Her research indicates only 4 percent of the coal from the North Fork Valley mines around the town of Somerset and elsewhere in Delta and Gunnison counties stays in state. It is high-quality coal that gets shipped east to mix with lower-grade coal.

Therefore, she said, she doesn’t feel the legislation has much potential to eliminate many jobs in her district.

Aspen’s representative in the state House wasn’t so sure. Rep. Kathleen Curry, an unaffiliated legislator from Gunnison, voted against the bill because she feared it would make North Fork Valley miners and their families “collateral damage.”

The Colorado Mining Association opposed the bill on the grounds that it will result in production losses of at least 2.6 million tons of coal. That is equal to 10 percent of annual production, said Stuart Sanderson, president of the Colorado Mining Association. Some of the losses will be from the North Fork Valley mines but most will be from northwest Colorado, he said.

Schwartz, who is in what is anticipated to be a tough re-election battle this year, tried to smooth relations with North Fork Valley miners this week. She issued a press release that said Gov. Bill Ritter’s management plan for 4.2 million acres of roadless lands in the state will preserve coal-mining jobs in her district.

Ritter’s roadless proposal makes 20,100 acres available for the expansion of existing coal mines in the North Fork Valley.
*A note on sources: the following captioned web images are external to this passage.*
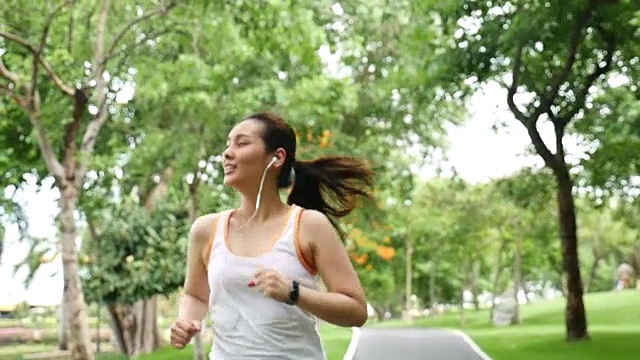 美丽的女运动员在公园跑步慢镜头视频素材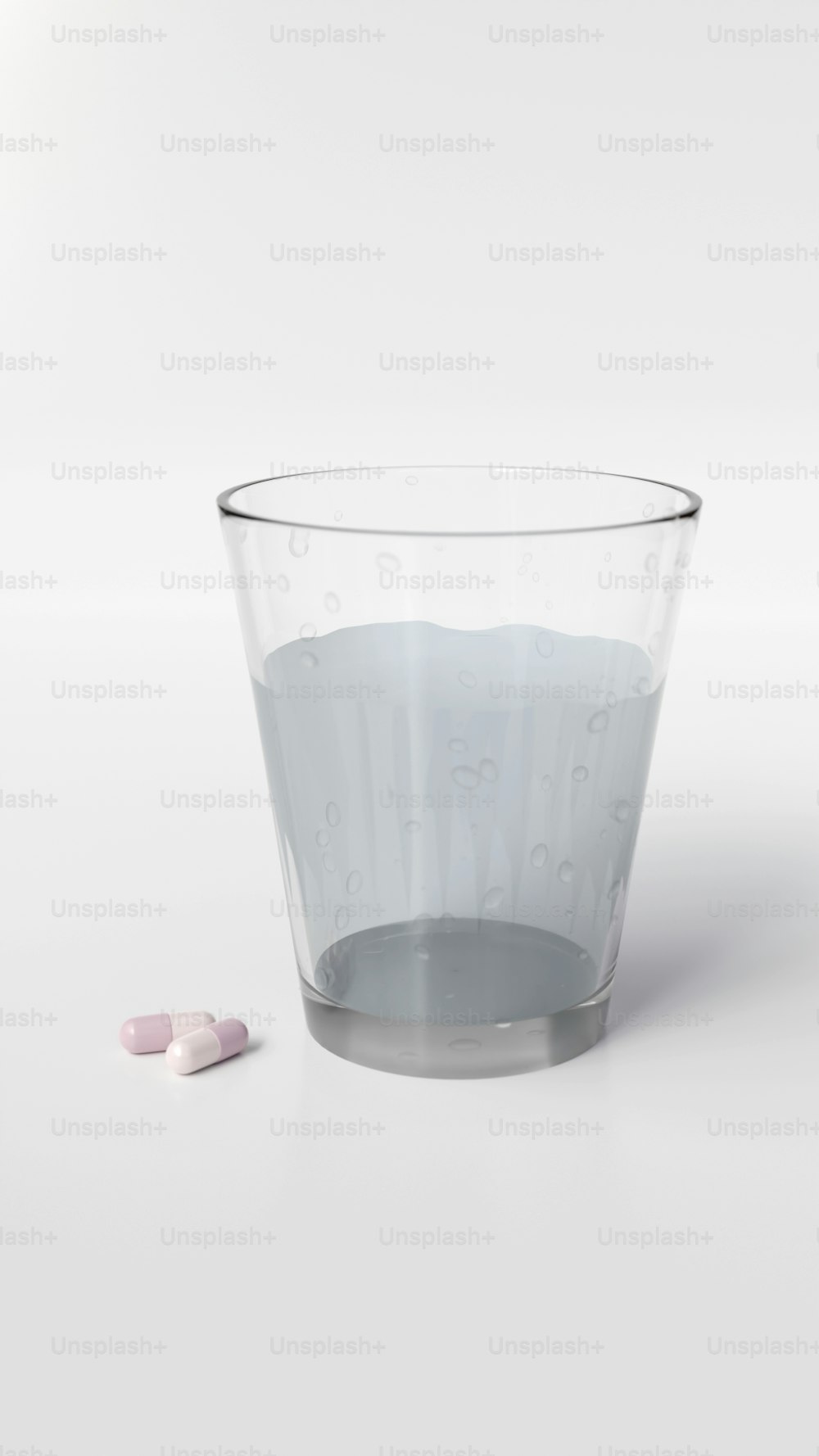 a glass filled with water and two pills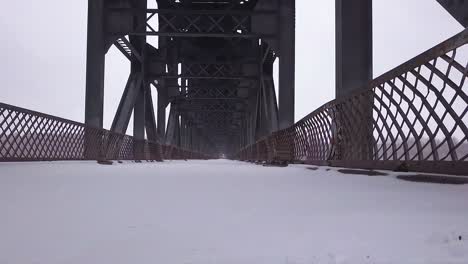 Snow-level-view:-Damaged-old-steel-truss-bridge-deck,-cold-winter-day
Mining companies will be allowed into roadless areas to make surface improvements necessary for access to coal reserves. The temporary roads will eventually be eliminated and the roadless character will be restored, according to the state.

Ritter’s proposal was submitted to the federal government for review. It faces widespread opposition from environmental groups. While Schwartz is often aligned with conservation groups, she praised the governor’s roadless plan.

“I’m pleased this new roadless rule expansion plan includes the need to expand our coal mines,” Schwartz said in a prepared statement. “Now that these mines in the North Fork Valley have access to vent and capture methane, they will be able to expand and continue to develop their reserves. This helps secure the viability of the mines and the jobs in the North Fork area.”